TESTO DELLA PAGINA:
————————
José Reinaldo Carvalho* da zereinaldo.blog.br
Traduzione di Marx21.it
Per la prima volta in 17 anni la controrivoluzione venezuelana ottiene una vittoria elettorale significativa e la maggioranza nell’Assemblea Nazionale, il parlamento unicamerale del Paese.
L’opposizione, raggruppata nella coalizione di destra Tavola dell’Unità Democratica (MUD), ha eletto 99 deputati contro i 46 della coalizione Grande Polo Patriottico, in cui si riuniscono i partiti della Rivoluzione Bolivariana, sotto la guida del Partito Socialista Unito del Venezuela, il PSUV. Ci sono ancora 22 seggi in discussione, che saranno attribuiti in giornata, con la fine dello scrutinio.
L’elevata affluenza del 74,25% dell’elettorato e la partecipazione democratica e civica – secondo un bilancio fornito dal Potere Elettorale, dalle Forze Armate Nazionali Bolivariane, da osservatori e visitatori internazionali e strumenti di informazione, l’evento è trascorso in un clima pacifico, senza incidenti – rivelano il grado di maturità delle istituzioni democratiche della Rivoluzione Bolivariana.
————————
DATI FORNITI:
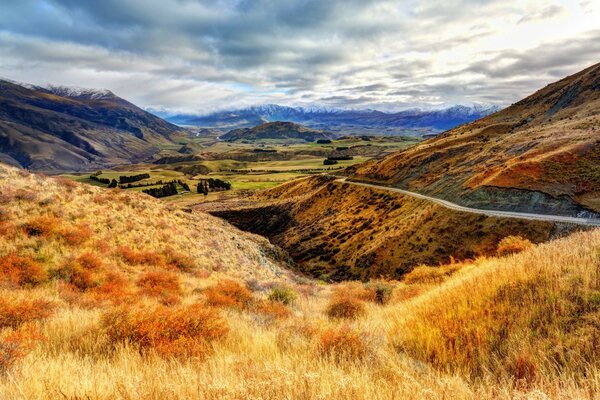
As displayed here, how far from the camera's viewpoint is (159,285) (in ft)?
50.6

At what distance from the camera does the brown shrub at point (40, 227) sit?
59.1 feet

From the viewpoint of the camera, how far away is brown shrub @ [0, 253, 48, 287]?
12610mm

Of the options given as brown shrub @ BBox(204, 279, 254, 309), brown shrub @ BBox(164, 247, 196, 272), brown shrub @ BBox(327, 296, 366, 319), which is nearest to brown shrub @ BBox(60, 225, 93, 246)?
brown shrub @ BBox(164, 247, 196, 272)

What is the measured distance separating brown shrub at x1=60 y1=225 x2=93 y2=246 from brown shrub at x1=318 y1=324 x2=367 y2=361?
18356mm

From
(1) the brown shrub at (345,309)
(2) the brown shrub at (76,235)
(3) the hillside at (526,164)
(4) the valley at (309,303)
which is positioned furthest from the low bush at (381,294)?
(3) the hillside at (526,164)

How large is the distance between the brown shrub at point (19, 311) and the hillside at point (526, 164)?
4809 cm

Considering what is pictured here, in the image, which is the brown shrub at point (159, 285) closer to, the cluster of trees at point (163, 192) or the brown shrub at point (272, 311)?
the brown shrub at point (272, 311)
————————
ESERCIZI DA SVOLGERE:
• a. Riassumi in due frasi il testo sulle elezioni in Venezuela.
• b. Prosegui il testo sulle elezioni in Venezuela dopo la sua ultima frase.
I dati non hanno alcun ruolo in questo lavoro.

SOLUZIONI:
• a. Per la prima volta in 17 anni l'opposizione venezuelana, riunita nella coalizione di destra Tavola dell'Unità Democratica (MUD), ha conquistato la maggioranza nell'Assemblea Nazionale, con 99 deputati contro i 46 del Grande Polo Patriottico guidato dal PSUV e 22 seggi ancora da attribuire. L'affluenza è stata del 74,25% e il voto si è svolto in un clima pacifico, senza incidenti.

• b.
La scorrevolezza delle procedure elettorali, la trasparenza nella registrazione dei risultati e il loro pronto riconoscimento da parte del presidente della Repubblica, Nicolas Maduro, fanno tacere le voci infauste che annunciavano frodi, violazione della legge e persino il golpe. Sereno, il capo dello Stato, in un discorso alla nazione, ha detto: “Con la nostra morale, con la nostra etica riconosciamo questi risultati avversi, il che significa dire al Venezuela che hanno trionfato la Costituzione e la democrazia”.
L’avanzata elettorale delle forze controrivoluzionarie si iscrive nel contesto della brutale offensiva scatenata dalla destra nazionale in collusione con l’imperialismo statunitense, il cui obiettivo strategico è il rovesciamento della Rivoluzione Bolivariana e la restaurazione del potere delle classi dominanti. In modo intermittente, questa offensiva è andata acutizzandosi e si è già manifestata per vie golpiste, antidemocratiche e minacce di intervento.
I primi tentativi di destabilizzazione della Rivoluzione Bolivariana sono stati il colpo di Stato dell’aprile 2002, lo sciopero nel settore petrolifero e la serrata padronale, del dicembre 2002 e febbraio 2003. All’inizio dell’anno scorso, il paese ha conosciuto un movimento insurrezionale strumentalizzato da forze della destra e imperialiste, che ha tentato di imporsi con la violenza controrivoluzionaria, con le cosiddette operazioni di cambiamento di regime, vittoriose in altri continenti. Da marzo dell’anno in corso, il Venezuela si trova sotto la minaccia di sanzioni e intervento dell’imperialismo nordamericano, a partire dall’emissione da parte del governo di Barack Obama di un decreto che definisce il paese una “minaccia” alla sicurezza degli Stati Uniti.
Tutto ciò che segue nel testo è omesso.